→ **DOCUMENT TEXT**
□ □ □

From: Amir Goldstein <amir73il@gmail.com>
To: Jeff Layton <jlayton@kernel.org>
Cc: Alexander Viro <viro@zeniv.linux.org.uk>,
Christian Brauner <brauner@kernel.org>,
Chuck Lever <chuck.lever@oracle.com>, Neil Brown <neilb@suse.de>,
Olga Kornievskaia <kolga@netapp.com>,
Dai Ngo <Dai.Ngo@oracle.com>, Tom Talpey <tom@talpey.com>,
Chandan Babu R <chandan.babu@oracle.com>,
"Darrick J. Wong" <djwong@kernel.org>,
Dave Chinner <david@fromorbit.com>, Jan Kara <jack@suse.cz>,
Linus Torvalds <torvalds@linux-foundation.org>,
Kent Overstreet <kent.overstreet@linux.dev>,
linux-fsdevel@vger.kernel.org, linux-kernel@vger.kernel.org,
linux-nfs@vger.kernel.org, linux-xfs@vger.kernel.org
Subject: Re: [PATCH v8 0/5] fs: multigrain timestamps for XFS's change_cookie
Date: Sat, 23 Sep 2023 17:58:46 +0300 [thread overview]
Message-ID: <CAOQ4uxjfbq=u3PYi_+ZiiAjub92o0-KeNT__ZRKSmRogLtF75Q@mail.gmail.com> (raw)

□ □ □

→ **INFORMATION PROVIDED**
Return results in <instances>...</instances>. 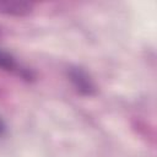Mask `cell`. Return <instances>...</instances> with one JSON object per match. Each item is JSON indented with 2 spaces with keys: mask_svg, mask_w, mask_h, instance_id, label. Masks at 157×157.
I'll return each instance as SVG.
<instances>
[{
  "mask_svg": "<svg viewBox=\"0 0 157 157\" xmlns=\"http://www.w3.org/2000/svg\"><path fill=\"white\" fill-rule=\"evenodd\" d=\"M67 76L76 88V91L82 96H92L96 93V86L88 74L77 66H72L67 71Z\"/></svg>",
  "mask_w": 157,
  "mask_h": 157,
  "instance_id": "obj_1",
  "label": "cell"
},
{
  "mask_svg": "<svg viewBox=\"0 0 157 157\" xmlns=\"http://www.w3.org/2000/svg\"><path fill=\"white\" fill-rule=\"evenodd\" d=\"M32 11V4L16 0H0V13L22 17Z\"/></svg>",
  "mask_w": 157,
  "mask_h": 157,
  "instance_id": "obj_2",
  "label": "cell"
},
{
  "mask_svg": "<svg viewBox=\"0 0 157 157\" xmlns=\"http://www.w3.org/2000/svg\"><path fill=\"white\" fill-rule=\"evenodd\" d=\"M0 67L5 71H11V72L20 71L18 64L16 63L15 58L6 50H2L1 48H0Z\"/></svg>",
  "mask_w": 157,
  "mask_h": 157,
  "instance_id": "obj_3",
  "label": "cell"
},
{
  "mask_svg": "<svg viewBox=\"0 0 157 157\" xmlns=\"http://www.w3.org/2000/svg\"><path fill=\"white\" fill-rule=\"evenodd\" d=\"M5 132H6V125H5V123L2 121V119L0 118V136L5 135Z\"/></svg>",
  "mask_w": 157,
  "mask_h": 157,
  "instance_id": "obj_4",
  "label": "cell"
}]
</instances>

□ □ □

→ **DESCRIPTION OF THE TASK**
Can you copy out the whole email header above, word for word?

→ **RESPONSE TO THE EXERCISE**
From: Amir Goldstein <amir73il@gmail.com>
To: Jeff Layton <jlayton@kernel.org>
Cc: Alexander Viro <viro@zeniv.linux.org.uk>,
Christian Brauner <brauner@kernel.org>,
Chuck Lever <chuck.lever@oracle.com>, Neil Brown <neilb@suse.de>,
Olga Kornievskaia <kolga@netapp.com>,
Dai Ngo <Dai.Ngo@oracle.com>, Tom Talpey <tom@talpey.com>,
Chandan Babu R <chandan.babu@oracle.com>,
"Darrick J. Wong" <djwong@kernel.org>,
Dave Chinner <david@fromorbit.com>, Jan Kara <jack@suse.cz>,
Linus Torvalds <torvalds@linux-foundation.org>,
Kent Overstreet <kent.overstreet@linux.dev>,
linux-fsdevel@vger.kernel.org, linux-kernel@vger.kernel.org,
linux-nfs@vger.kernel.org, linux-xfs@vger.kernel.org
Subject: Re: [PATCH v8 0/5] fs: multigrain timestamps for XFS's change_cookie
Date: Sat, 23 Sep 2023 17:58:46 +0300 [thread overview]
Message-ID: <CAOQ4uxjfbq=u3PYi_+ZiiAjub92o0-KeNT__ZRKSmRogLtF75Q@mail.gmail.com> (raw)